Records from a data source
::::::::

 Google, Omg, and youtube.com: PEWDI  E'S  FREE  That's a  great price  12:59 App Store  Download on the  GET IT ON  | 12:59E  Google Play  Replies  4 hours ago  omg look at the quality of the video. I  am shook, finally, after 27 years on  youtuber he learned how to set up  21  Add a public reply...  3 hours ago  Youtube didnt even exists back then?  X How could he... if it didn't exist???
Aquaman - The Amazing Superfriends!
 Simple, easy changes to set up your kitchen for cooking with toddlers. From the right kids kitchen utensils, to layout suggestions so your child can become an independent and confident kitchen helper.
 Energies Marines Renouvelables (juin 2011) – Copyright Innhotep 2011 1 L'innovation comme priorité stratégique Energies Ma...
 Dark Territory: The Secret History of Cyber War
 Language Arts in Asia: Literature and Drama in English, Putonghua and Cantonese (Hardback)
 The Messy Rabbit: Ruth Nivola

::::::::

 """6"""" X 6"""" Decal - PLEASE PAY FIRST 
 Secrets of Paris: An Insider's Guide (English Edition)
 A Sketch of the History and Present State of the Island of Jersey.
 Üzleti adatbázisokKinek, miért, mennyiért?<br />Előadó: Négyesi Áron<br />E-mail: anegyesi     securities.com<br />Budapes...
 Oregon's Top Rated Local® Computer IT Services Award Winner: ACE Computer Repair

::::::::

> Task details: Throughout the data above, count the lines in which the word "History" occurs; supply the number alone.

> Result: 2